Du 14 juillet au 15 août 2026, la Région reconduit, pour la sixième année consécutive, son opération des trains liO à 1€ (hors ligne du Train Jaune) à destination des moins de 27 ans. L’occasion pour eux de parcourir l’Occitanie à petit prix et de découvrir la richesse de ses territoires.

L’opération connaît chaque été de plus en plus de succès. L’an dernier, ce sont 890 000 billets qui ont été vendus durant l’opération, soit une progression de plus de 7% par rapport à l’été 2024, faisant de l’Occitanie l’une des Régions les plus attractives en terme de mobilité.

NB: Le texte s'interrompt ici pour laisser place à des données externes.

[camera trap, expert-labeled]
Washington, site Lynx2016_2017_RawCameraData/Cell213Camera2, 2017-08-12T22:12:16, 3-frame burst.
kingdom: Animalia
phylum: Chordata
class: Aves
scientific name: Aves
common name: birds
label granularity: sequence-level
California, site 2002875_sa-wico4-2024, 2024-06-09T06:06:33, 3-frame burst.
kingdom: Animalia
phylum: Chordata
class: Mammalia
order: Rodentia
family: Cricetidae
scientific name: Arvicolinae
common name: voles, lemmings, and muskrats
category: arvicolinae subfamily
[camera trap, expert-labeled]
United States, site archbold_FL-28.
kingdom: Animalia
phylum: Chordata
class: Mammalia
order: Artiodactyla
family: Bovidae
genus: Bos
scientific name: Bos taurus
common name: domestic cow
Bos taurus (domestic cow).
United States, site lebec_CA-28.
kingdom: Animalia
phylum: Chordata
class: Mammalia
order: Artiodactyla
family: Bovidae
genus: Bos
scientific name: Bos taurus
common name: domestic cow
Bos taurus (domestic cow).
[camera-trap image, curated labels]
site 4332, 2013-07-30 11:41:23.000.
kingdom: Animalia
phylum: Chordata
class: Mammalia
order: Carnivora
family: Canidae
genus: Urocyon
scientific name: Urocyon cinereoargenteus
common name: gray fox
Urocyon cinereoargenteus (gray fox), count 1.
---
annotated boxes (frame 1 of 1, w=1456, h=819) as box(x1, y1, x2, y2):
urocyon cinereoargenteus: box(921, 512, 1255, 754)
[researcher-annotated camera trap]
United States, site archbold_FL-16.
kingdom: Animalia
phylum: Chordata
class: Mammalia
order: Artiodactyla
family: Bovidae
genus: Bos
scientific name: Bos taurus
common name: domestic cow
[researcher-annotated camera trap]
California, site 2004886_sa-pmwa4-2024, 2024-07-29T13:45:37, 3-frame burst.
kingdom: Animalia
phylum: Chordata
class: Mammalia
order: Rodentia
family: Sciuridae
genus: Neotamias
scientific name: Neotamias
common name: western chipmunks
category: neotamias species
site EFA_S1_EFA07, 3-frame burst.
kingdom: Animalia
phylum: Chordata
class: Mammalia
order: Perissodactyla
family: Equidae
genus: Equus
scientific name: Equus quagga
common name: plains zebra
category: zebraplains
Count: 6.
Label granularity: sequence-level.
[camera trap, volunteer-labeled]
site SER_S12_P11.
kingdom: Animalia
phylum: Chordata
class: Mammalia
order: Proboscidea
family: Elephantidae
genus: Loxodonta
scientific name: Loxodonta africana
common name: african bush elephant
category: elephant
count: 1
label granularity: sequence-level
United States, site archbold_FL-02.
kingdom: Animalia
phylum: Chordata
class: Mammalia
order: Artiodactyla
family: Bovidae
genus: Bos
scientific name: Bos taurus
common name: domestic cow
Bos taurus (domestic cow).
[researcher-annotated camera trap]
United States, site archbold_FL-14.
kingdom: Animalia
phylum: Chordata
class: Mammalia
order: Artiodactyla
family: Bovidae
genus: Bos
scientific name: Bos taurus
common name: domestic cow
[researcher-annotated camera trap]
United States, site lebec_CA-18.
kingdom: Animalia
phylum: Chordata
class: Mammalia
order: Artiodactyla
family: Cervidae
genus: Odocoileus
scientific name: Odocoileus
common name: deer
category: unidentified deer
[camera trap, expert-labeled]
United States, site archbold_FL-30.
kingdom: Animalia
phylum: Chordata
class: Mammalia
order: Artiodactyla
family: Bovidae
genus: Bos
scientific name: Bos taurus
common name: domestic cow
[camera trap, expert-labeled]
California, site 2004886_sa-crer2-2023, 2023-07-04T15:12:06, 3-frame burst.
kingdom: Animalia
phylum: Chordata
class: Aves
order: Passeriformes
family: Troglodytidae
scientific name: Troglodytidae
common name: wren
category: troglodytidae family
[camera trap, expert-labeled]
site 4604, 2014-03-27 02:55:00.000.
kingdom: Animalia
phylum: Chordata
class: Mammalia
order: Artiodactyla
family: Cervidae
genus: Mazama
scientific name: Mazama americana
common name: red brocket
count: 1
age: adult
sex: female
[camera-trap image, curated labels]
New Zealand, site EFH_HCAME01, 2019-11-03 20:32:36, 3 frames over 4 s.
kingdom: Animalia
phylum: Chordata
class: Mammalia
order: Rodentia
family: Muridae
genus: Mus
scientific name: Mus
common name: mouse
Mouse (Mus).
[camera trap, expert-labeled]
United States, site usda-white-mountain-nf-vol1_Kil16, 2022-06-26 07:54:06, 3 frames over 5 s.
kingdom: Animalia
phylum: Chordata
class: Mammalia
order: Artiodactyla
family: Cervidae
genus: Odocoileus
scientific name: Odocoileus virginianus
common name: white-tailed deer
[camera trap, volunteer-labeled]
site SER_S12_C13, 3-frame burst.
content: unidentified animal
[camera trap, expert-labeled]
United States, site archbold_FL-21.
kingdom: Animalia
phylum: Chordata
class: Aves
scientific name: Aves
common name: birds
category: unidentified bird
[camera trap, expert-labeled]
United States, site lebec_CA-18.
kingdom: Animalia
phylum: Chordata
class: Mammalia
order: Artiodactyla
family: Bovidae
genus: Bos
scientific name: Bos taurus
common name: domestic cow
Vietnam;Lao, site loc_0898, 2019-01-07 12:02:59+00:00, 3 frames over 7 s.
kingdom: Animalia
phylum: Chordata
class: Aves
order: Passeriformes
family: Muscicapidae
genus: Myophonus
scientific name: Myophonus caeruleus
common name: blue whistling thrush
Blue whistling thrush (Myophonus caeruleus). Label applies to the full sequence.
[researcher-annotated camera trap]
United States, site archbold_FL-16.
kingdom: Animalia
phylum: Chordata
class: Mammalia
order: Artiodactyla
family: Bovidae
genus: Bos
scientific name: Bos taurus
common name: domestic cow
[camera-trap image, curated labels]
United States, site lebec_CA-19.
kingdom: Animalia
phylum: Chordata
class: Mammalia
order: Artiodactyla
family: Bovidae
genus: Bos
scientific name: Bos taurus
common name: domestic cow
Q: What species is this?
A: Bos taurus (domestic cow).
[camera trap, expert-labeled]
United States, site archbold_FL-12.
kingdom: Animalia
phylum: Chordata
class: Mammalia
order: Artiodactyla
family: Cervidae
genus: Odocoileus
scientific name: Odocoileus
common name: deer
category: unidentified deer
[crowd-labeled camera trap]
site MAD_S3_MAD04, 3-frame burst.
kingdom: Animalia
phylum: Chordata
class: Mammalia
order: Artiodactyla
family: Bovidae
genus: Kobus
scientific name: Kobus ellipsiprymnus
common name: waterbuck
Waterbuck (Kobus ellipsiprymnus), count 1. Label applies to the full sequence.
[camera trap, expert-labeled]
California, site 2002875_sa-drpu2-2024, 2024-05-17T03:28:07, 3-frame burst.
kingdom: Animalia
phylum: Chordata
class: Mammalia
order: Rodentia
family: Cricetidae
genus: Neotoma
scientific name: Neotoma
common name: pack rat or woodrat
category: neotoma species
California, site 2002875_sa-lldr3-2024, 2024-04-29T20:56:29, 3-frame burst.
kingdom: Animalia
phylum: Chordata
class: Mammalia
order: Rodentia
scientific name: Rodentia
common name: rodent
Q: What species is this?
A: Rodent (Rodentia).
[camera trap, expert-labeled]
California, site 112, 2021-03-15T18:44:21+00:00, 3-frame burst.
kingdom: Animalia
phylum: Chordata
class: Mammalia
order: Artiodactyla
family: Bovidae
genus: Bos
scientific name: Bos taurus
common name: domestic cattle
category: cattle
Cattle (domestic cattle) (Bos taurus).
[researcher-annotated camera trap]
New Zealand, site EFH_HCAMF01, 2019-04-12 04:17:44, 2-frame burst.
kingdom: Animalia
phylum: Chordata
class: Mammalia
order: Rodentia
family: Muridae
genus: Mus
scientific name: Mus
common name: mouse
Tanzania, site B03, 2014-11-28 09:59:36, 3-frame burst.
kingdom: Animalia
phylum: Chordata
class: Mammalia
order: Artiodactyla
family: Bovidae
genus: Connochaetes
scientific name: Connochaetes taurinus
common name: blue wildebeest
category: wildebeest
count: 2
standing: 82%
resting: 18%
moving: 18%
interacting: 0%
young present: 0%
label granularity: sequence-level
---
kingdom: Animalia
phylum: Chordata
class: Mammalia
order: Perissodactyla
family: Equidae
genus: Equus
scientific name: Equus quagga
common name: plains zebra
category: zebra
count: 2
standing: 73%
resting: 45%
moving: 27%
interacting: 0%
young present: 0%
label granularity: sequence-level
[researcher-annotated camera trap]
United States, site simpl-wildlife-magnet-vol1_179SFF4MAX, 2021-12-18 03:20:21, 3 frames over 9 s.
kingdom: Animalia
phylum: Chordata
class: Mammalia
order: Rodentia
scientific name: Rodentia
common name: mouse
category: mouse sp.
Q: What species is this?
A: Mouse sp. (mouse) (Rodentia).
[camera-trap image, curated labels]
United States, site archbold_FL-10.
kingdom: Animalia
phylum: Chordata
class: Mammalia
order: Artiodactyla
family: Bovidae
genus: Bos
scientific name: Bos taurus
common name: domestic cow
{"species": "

Portée par des tarifs avantageux mis en place par la Région, avec notamment des billets à 1€ les premiers samedis et dimanches de chaque mois (hors juillet et août), la fréquentation des trains liO ne cesse de progresser : +68 % entre 2019 et 2024. Un engouement que la hausse des prix du carburant ce printemps a encore renforcé : le nombre de voyages a augmenté de 8,6% en avril 2026 par rapport à avril 2025.

Cette politique de prix bas destinée à booster le transport ferroviaire sur son territoire, a fait l’objet. d’un rapport de la chambre régionale des comptes d’Occitanie publié en septembre 2025. Si elle a effectivement permis d’améliorer globalement le taux d’occupation des trains, elle a aussi un impact sur les finances publiques évalué à 2 % du coût global d’exploitation.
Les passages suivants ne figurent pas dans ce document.